Unnamed: 0,labels,sentences
0,4,Do you have your forms?
1,4,Let me see them.
2,4,Who told you to get in this line?
3,4,Okay. But I didn't tell you to get in this li...
4,4,This form is a Z.X.four.


In [167]:
#data distribution
labels = ['ang', 'dis', 'exc', 'fea', 'fru', 'hap', 'neu', 'oth', 'sad', 'sur']
df_dist = df[df['labels'].isin([0,1,2,3,4,5,7,8,9])]
class_dist = dict(pd.Series(df['labels']).value_counts())
for k,v in class_dist.items():
  print(labels[k],": ",v)

fru :  1515
ang :  941
sad :  872
exc :  775
hap :  465
sur :  92
fea :  31
oth :  3
dis :  2


In [168]:
#removing 'dst' , 'oth'
train_iter_temp = []
for line in range(len(train_iter)):
  if train_iter[line][0] != 1 or train_iter[line][0] != 7:
    train_iter_temp.append(train_iter[line])
train_iter = train_iter_temp

Now we set up the train, validation and test splits.  

In [169]:
# We are using only 1000 samples for faster training
# set to -1 to use full data
N = 1000 

# We will use 80% of the `train split` for training and the rest for validation
train_frac = 0.8
_temp = list(train_iter)


random.shuffle(_temp)
_temp = _temp[:(N if N > 0 else len(_temp) )]
n_train = int(len(_temp)*train_frac)

train_list = _temp[0:n_train]
validation_list = _temp[n_train:]
test_list = list(test_iter)
test_list = test_list[:(N if N > 0 else len(test_list))]

In [170]:
print(train_list[0])

(2, " Awesome. We're both going to be in L.A.")


Let's explore a data sample to see what it looks like.
Each data sample is a tuple  of the format `(label, text)`.

The value of label is either 'pos' or 'neg'.


In [171]:
random_sample = random.sample(train_list,1)[0]
print(' text:', random_sample[1])
print('label:', random_sample[0])

 text:  I'm sorry, sir, it's not my choice.
label: 4


Now that we have the datasets splits, let's build our vocabulary. For this, we will use the `Vocab` class from `torchtext.vocab`. It is important that we build our vocabulary based on the train dataset as validation and test are **unseen** in our experimenting. 

`Vocab` allows us to use pretrained **GloVE** 100 dimensional word vectors. This means each word is described by 100 floats! If you want to read more about this, here are a few resources.
* [StanfordNLP - GloVe](https://github.com/stanfordnlp/GloVe)
* [DeepLearning.ai Lecture](https://www.coursera.org/lecture/nlp-sequence-models/glove-word-vectors-IxDTG)
* [Stanford CS224N Lecture by Richard Socher](https://www.youtube.com/watch?v=ASn7ExxLZws)

Note than the GloVE download size is around 900MB, so it might take some time to download. 

An instance of the `Vocab` class has the following attributes:
* `extend` is used to extend the vocabulary
* `freqs` is a dictionary of the frequency of each word
* `itos` is a list of all the words in the vocabulary.
* `stoi` is a dictionary mapping every word to an index.

▶ [Do this]
According to the notebook excerpt, why must the vocabulary be built from the train dataset? Answer in one to three sentences. The rows below have no connection to the notebook excerpt.

▶ [Records supplied]
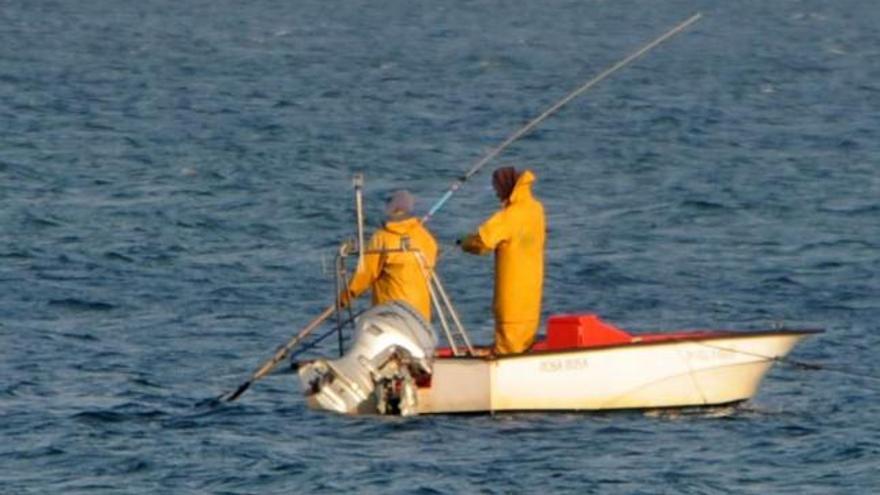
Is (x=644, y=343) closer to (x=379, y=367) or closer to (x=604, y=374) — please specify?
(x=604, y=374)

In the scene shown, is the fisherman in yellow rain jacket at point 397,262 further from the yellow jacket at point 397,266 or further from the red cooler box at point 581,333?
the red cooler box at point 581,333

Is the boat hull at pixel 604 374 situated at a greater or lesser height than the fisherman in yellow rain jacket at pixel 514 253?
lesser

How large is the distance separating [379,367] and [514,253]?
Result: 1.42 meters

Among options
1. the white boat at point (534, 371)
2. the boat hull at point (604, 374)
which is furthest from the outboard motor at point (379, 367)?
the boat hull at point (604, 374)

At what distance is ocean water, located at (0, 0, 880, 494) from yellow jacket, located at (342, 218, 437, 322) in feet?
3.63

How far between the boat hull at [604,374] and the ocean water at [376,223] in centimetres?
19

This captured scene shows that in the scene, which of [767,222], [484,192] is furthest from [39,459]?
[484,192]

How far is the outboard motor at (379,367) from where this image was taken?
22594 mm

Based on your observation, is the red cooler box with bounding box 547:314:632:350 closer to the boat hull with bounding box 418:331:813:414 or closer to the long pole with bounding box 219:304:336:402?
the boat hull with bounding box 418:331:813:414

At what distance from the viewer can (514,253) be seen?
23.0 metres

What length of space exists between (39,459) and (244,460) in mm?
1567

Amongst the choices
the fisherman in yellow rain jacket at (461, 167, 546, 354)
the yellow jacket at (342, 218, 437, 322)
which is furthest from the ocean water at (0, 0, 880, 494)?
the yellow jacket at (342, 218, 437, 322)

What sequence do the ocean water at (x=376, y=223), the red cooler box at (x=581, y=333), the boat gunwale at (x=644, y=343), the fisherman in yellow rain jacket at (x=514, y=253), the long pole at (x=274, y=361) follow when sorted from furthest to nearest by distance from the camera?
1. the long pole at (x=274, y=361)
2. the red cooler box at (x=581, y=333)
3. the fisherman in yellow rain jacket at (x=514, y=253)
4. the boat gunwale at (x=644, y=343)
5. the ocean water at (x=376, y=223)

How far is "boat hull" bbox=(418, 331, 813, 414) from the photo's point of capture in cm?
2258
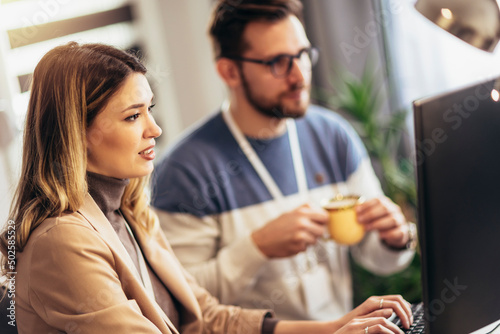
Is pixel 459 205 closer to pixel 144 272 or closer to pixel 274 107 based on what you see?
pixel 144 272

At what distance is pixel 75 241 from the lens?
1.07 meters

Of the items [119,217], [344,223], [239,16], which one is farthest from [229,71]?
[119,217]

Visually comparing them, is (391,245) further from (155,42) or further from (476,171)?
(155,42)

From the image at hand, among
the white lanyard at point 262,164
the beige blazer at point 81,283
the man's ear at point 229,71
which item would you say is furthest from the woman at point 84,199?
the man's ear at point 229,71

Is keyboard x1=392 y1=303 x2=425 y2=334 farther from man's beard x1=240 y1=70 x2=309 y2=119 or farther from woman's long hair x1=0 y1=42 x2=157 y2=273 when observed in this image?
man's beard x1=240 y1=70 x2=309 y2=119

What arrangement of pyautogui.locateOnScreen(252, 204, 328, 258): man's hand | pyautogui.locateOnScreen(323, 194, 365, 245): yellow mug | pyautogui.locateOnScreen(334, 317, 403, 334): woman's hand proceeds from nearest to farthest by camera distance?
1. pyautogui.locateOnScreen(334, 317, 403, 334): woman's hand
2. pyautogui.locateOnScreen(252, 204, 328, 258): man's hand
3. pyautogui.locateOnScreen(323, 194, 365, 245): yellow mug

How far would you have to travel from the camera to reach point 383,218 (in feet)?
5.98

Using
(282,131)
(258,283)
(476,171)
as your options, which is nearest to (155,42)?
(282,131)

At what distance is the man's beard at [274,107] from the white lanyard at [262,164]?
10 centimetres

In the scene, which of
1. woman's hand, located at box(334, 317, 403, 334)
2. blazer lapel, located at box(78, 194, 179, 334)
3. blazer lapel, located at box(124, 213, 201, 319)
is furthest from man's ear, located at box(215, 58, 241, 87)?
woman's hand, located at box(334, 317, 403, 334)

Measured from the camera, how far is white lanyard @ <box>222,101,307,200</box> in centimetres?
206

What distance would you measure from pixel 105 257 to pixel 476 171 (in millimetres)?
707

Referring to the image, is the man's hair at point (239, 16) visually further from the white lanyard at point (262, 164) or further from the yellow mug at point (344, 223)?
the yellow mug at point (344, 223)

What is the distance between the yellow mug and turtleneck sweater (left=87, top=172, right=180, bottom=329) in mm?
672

---

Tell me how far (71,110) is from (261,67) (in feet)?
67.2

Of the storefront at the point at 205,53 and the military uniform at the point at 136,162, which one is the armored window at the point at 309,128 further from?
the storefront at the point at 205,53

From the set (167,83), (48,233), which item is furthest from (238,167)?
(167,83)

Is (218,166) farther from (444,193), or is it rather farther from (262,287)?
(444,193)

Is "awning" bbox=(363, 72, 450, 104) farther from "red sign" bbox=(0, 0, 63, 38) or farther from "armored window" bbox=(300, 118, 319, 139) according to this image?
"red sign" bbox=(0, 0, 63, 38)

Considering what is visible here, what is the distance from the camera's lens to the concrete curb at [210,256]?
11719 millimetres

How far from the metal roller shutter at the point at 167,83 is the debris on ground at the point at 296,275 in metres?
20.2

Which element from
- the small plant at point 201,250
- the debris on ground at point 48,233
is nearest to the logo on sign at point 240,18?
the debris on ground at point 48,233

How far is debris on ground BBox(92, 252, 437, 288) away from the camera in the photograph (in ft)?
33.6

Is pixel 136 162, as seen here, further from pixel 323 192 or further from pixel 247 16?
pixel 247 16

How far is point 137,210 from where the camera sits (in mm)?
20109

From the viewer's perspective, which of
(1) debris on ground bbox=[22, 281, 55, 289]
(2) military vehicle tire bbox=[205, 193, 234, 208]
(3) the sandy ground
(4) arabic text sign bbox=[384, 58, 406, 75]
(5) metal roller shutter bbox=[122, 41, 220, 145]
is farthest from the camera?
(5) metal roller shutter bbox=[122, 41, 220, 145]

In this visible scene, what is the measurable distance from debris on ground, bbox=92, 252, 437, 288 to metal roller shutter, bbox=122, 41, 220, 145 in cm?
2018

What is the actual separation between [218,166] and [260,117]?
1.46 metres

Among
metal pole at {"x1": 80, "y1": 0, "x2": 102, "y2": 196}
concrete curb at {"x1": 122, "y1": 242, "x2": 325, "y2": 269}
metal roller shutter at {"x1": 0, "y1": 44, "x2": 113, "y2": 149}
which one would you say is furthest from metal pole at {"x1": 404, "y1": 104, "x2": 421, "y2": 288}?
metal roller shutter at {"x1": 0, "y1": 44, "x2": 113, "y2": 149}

▶ [Result of the task]
The vocabulary must come from the train dataset because the validation and test splits are meant to remain unseen during experimenting.